The largest chunk is going to Economic Development South, a community development corporation that works in Carrick, Overbrook, Baldwin, Brentwood, and Whitehall. They have received $50,000 to work with Colteryahn Dairy in Carrick on a long-term neighborhood improvement plan along Brownsville Road.
“We want to look at how we can make this sort of a destination area with supporting restaurants and things like that, we call it the 'Dairy District' concept, to make it a more notable node along that corridor,” said Greg Jones, Economic Development South executive director.
The other recipients are:
- $25,000 to West End Alliance for an adaptive reuse study for a closed and vacant school
- $15,000 to Pittsburgh Musical Theater for implementation of façade improvements and expansion at its West End location
- $15,000 to Central Northside Neighborhood Council for sign and gateway design for its Allegheny City Central branding plan
- $15,000 to Troy Hill Citizens for implementation of their park plan and programming
- $25,000 to Community Alliance of Spring Garden-East Deutschtown for gateway design at the Route 28 exit at the 16th Street Bridge
- $25,000 to Brookline SPDC for a market study and branding for Brookline Boulevard
- $15,000 to Beltzhoover Civic Association for parklet design/build project on a historic streetcar turnaround site
- $35,000 to Hilltop Alliance for multi-year neighborhood housing strategy plan for blight and foreclosure mitigation in the south Hilltop communities
- $18,725 to Polish Hill Civic Association for mixed use plan for Brereton-Dobson site of two vacant lots and four deteriorating, fire-damaged houses
- $10,000 to Focus on Renewal/Ujamaa Collective for project facilitation and workshops for Centre Avenue development in the Hill District
- $25,000 to Point Breeze North Development Corporation for Simonton Street study for infill housing and corridor design
Some 28 organizations applied for this first round of improvement grants, and there are more than 130 additional projects to be considered in future rounds.

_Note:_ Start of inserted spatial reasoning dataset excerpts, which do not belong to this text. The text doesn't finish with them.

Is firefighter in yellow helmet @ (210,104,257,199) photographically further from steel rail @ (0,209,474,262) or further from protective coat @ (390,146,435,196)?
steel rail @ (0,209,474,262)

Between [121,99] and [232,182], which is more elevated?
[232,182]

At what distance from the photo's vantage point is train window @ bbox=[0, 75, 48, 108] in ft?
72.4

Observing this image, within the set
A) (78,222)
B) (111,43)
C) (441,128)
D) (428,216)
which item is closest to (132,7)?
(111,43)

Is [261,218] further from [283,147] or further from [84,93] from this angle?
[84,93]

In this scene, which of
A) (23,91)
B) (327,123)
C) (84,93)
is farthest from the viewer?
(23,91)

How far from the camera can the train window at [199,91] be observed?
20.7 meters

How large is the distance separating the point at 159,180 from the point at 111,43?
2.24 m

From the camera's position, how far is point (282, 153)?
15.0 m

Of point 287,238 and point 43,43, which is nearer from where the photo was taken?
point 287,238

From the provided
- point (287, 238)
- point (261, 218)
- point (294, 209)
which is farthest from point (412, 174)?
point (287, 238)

The Pittsburgh Neighborhood Renaissance Fund initiative was created by Mayor Luke Ravenstahl and funded by the URA in April 2012 with an initial start-up grant of $300,000.
The Design Center raised matching funds through local foundations and other funding sources. Ravenstahl said strong community development plans better position communities to attract public and private investment, these funds will help spur the plans, he added, “small grants will go a long way.”